Exercise description: Would you please print exactly the lines that run from the one with "A: Ursus americanus (american black bear)." to the last line of the data, both included, without any pictures?

BEGIN

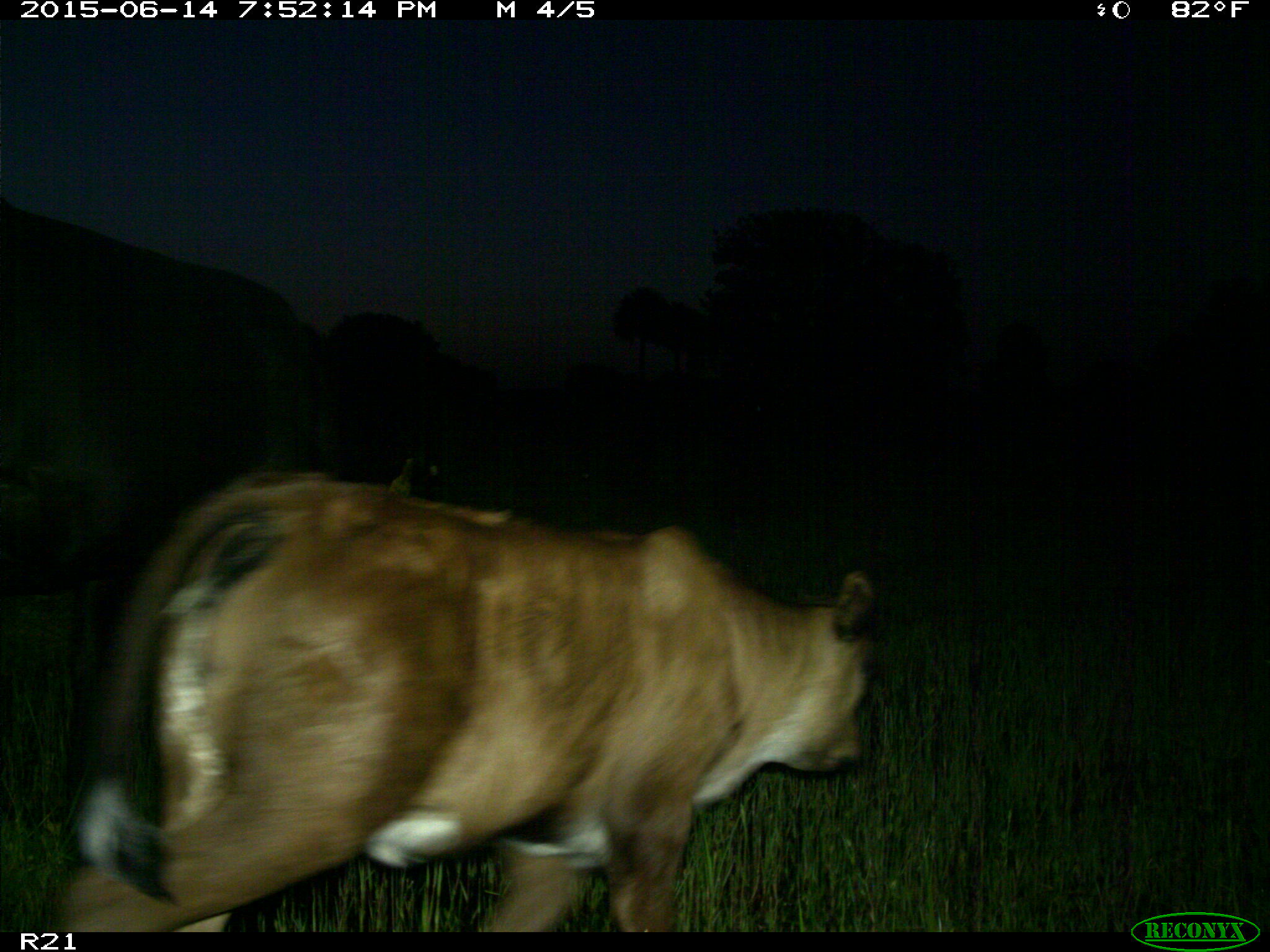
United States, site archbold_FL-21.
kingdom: Animalia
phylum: Chordata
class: Mammalia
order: Artiodactyla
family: Bovidae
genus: Bos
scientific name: Bos taurus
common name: domestic cow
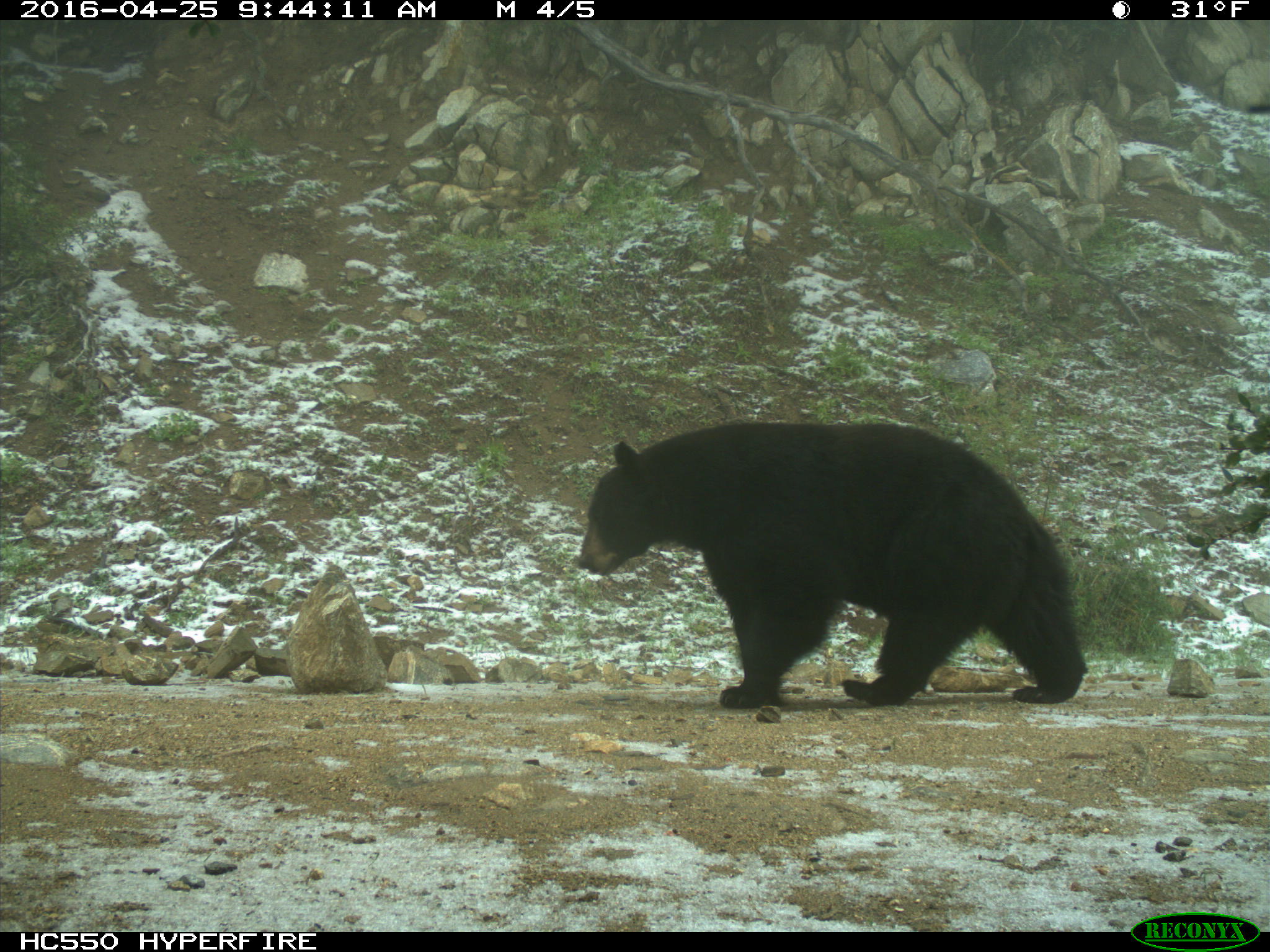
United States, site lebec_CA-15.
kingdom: Animalia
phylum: Chordata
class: Mammalia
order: Carnivora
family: Ursidae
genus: Ursus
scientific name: Ursus americanus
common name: american black bear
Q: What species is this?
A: Ursus americanus (american black bear).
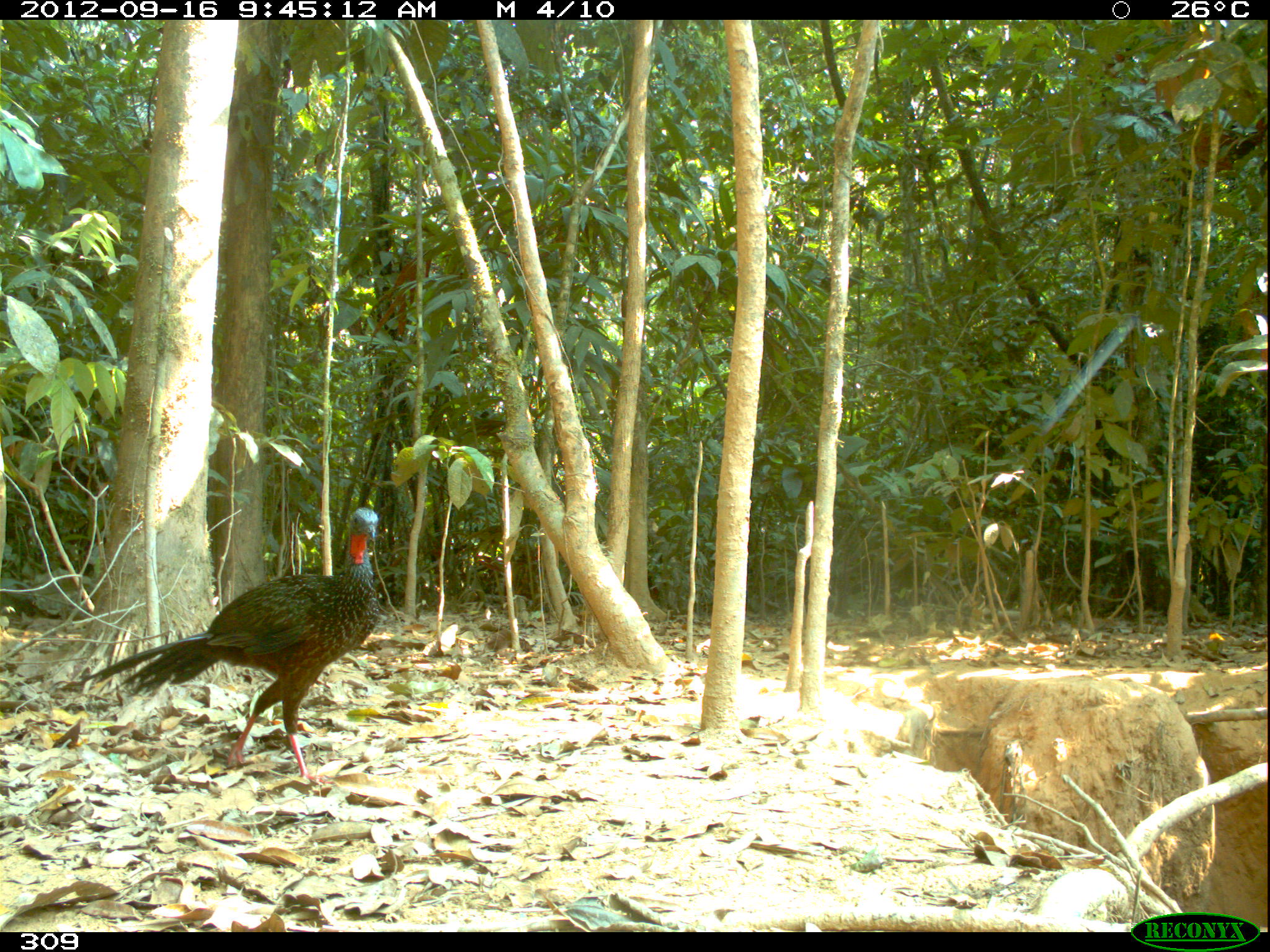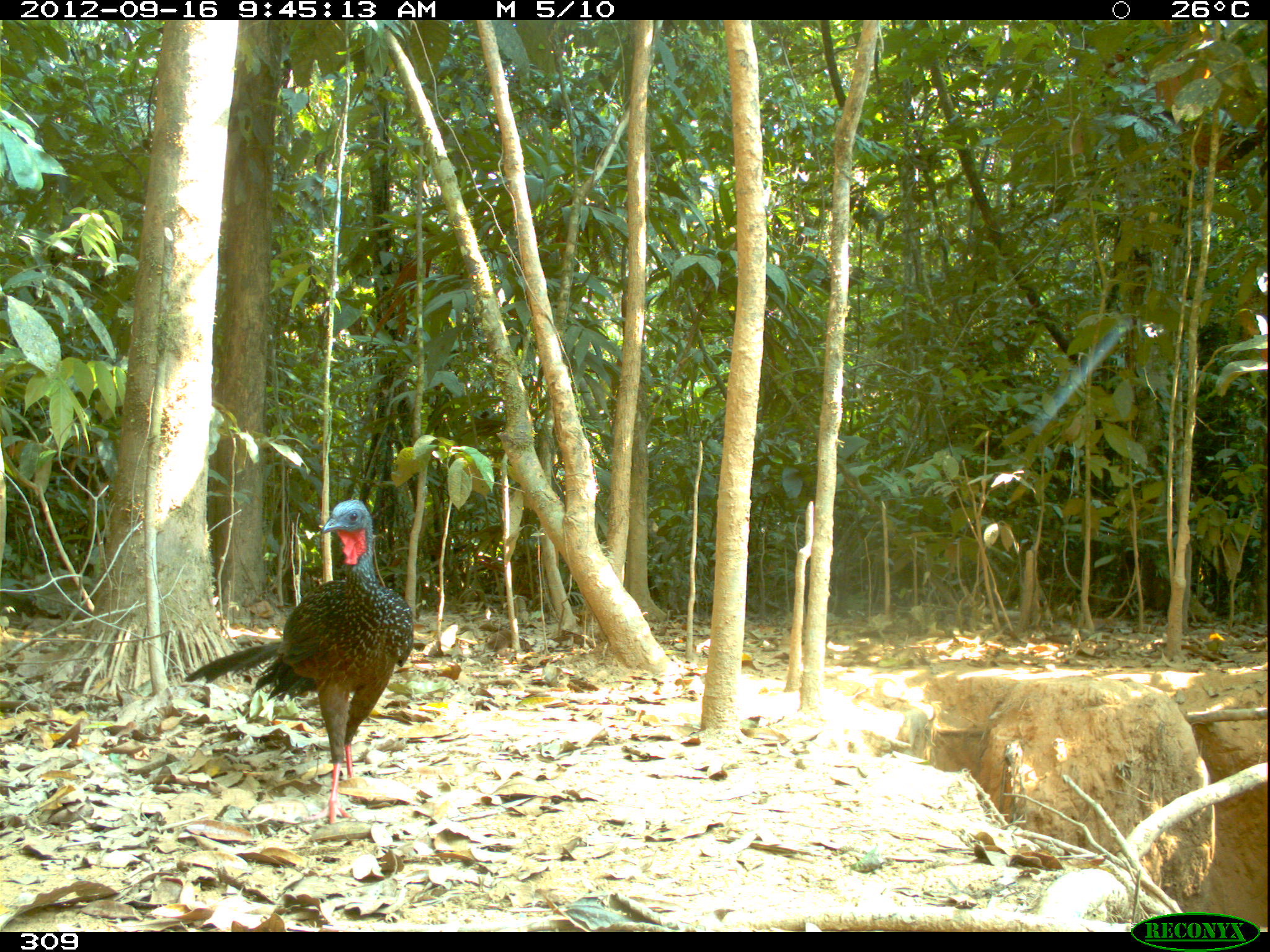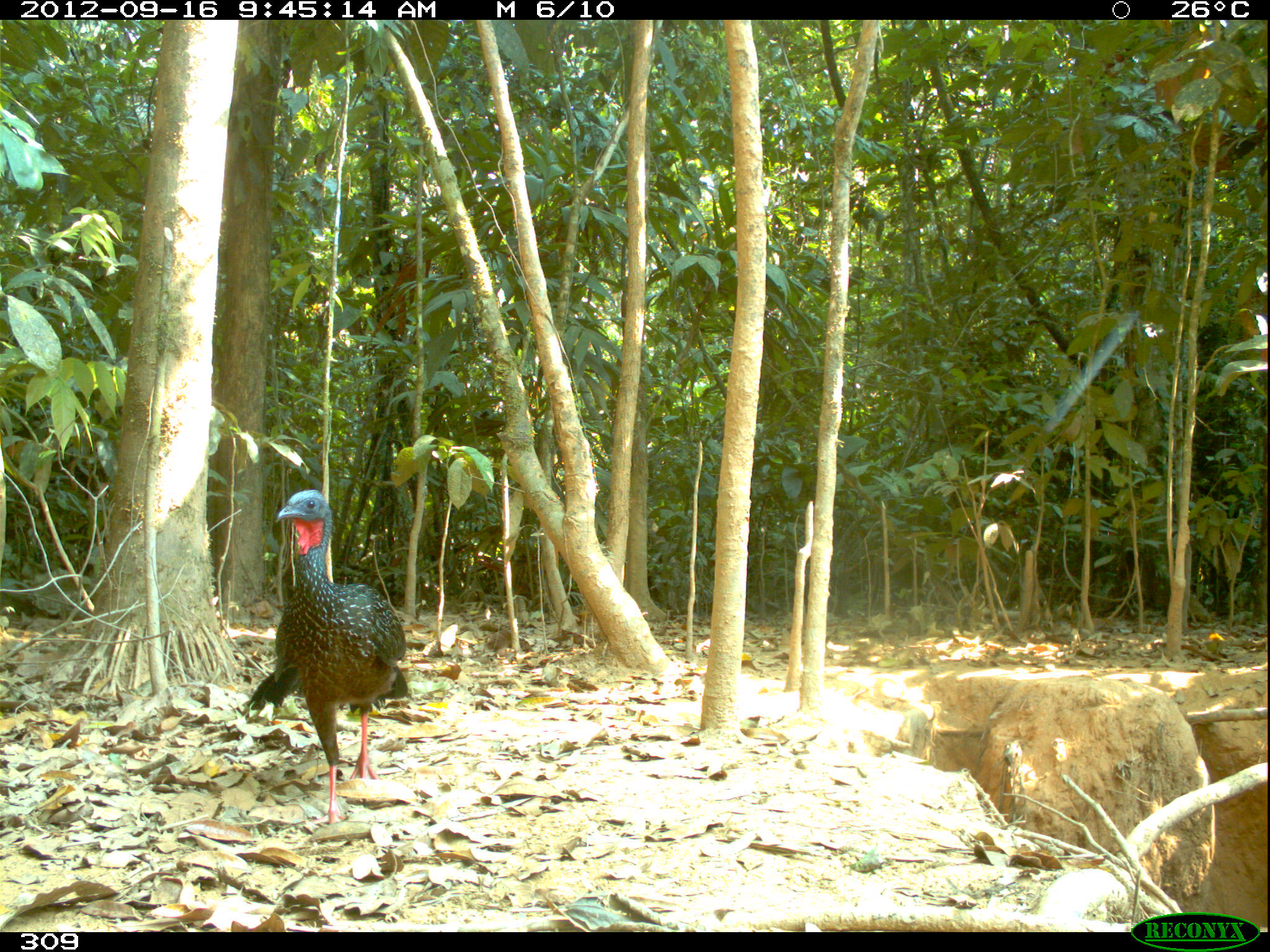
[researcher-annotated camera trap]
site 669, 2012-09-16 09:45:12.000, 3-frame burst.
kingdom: Animalia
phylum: Chordata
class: Aves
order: Galliformes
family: Cracidae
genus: Penelope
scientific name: Penelope jacquacu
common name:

END

Written solution:
A: Ursus americanus (american black bear).
[researcher-annotated camera trap]
site 669, 2012-09-16 09:45:12.000, 3-frame burst.
kingdom: Animalia
phylum: Chordata
class: Aves
order: Galliformes
family: Cracidae
genus: Penelope
scientific name: Penelope jacquacu
common name:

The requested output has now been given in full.